> _AVAILABLE DATA_

---------------

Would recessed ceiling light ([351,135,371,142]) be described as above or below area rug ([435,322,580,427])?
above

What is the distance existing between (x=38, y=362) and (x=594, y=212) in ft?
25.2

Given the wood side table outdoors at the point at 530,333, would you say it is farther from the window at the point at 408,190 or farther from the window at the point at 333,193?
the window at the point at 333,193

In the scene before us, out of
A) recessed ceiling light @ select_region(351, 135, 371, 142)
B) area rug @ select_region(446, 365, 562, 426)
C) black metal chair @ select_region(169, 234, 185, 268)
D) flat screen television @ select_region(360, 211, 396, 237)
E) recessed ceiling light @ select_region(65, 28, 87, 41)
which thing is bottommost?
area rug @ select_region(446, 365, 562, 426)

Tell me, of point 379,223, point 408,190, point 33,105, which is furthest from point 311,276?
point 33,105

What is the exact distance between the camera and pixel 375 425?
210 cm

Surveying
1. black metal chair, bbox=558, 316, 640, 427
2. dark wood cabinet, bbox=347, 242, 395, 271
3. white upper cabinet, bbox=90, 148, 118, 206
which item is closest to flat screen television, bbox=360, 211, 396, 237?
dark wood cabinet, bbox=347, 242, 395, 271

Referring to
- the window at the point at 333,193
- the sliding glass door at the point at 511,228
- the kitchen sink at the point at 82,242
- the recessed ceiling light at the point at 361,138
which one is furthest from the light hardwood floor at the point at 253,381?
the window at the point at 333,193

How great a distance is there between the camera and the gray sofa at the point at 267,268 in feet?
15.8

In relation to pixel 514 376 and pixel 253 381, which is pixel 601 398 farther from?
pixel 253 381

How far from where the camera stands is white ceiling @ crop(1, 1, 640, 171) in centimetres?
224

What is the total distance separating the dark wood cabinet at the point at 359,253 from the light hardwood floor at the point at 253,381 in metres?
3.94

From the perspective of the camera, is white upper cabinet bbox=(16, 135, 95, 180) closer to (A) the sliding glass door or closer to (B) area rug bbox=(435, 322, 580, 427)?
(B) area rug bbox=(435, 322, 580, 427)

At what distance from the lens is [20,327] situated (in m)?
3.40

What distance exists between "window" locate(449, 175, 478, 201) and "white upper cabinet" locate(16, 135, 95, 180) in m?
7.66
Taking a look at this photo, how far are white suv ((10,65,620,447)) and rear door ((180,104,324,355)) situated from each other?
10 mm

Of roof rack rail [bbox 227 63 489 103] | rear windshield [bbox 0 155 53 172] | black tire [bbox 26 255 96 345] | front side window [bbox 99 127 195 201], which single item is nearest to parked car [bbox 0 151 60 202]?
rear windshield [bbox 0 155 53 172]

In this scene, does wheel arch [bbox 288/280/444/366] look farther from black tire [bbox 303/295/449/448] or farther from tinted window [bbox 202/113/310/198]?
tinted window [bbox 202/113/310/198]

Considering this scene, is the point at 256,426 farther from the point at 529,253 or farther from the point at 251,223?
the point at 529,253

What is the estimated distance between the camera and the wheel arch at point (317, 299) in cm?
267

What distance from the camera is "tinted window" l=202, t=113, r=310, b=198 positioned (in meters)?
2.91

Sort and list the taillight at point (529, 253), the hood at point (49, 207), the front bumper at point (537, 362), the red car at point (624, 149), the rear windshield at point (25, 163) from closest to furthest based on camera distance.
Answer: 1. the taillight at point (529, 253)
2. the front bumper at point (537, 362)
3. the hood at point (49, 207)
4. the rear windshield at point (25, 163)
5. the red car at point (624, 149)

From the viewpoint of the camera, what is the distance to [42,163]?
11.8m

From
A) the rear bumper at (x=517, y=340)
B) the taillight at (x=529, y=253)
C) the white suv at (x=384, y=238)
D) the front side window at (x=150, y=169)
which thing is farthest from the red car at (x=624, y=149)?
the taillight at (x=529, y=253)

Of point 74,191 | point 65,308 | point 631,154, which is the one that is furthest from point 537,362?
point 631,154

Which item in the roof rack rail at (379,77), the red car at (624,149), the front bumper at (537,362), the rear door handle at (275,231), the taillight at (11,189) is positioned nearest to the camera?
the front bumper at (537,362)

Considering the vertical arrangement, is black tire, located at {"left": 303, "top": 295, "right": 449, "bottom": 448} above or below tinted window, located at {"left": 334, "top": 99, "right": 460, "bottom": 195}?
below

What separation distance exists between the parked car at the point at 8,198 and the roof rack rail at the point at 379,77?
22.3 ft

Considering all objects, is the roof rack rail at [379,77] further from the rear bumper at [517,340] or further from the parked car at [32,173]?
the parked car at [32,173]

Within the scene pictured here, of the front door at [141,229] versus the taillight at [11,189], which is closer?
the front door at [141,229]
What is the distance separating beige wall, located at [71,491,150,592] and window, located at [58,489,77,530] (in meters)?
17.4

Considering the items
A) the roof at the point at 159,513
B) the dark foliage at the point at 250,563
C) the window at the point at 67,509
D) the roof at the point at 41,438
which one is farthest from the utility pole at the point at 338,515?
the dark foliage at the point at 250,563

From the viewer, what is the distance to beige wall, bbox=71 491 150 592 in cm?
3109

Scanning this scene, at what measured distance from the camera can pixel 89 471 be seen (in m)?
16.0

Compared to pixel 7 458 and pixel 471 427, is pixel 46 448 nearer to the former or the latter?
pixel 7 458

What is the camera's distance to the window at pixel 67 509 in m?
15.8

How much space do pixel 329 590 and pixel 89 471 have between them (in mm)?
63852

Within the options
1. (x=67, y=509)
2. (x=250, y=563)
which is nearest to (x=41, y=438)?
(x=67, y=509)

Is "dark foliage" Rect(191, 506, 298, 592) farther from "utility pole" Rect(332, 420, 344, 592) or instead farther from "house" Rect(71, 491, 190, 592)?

---------------

> _TASK REQUIREMENTS_
Reproduce the rows above exactly, beginning at the line that contains "In this scene, does" and stopping after the line that contains "5. the red car at point (624, 149)".

> _SOLUTION BELOW_
In this scene, does wheel arch [bbox 288/280/444/366] look farther from black tire [bbox 303/295/449/448] or farther from tinted window [bbox 202/113/310/198]?
tinted window [bbox 202/113/310/198]

Considering this scene, is the point at 256,426 farther from the point at 529,253 or farther from the point at 251,223?
the point at 529,253

What is the estimated distance between the camera and the wheel arch at point (317, 299) in cm?
267

What distance from the camera is "tinted window" l=202, t=113, r=310, b=198 positioned (in meters)?
2.91

Sort and list the taillight at point (529, 253), the hood at point (49, 207), the front bumper at point (537, 362), the red car at point (624, 149), the rear windshield at point (25, 163) from closest to furthest based on camera distance.
Answer: 1. the taillight at point (529, 253)
2. the front bumper at point (537, 362)
3. the hood at point (49, 207)
4. the rear windshield at point (25, 163)
5. the red car at point (624, 149)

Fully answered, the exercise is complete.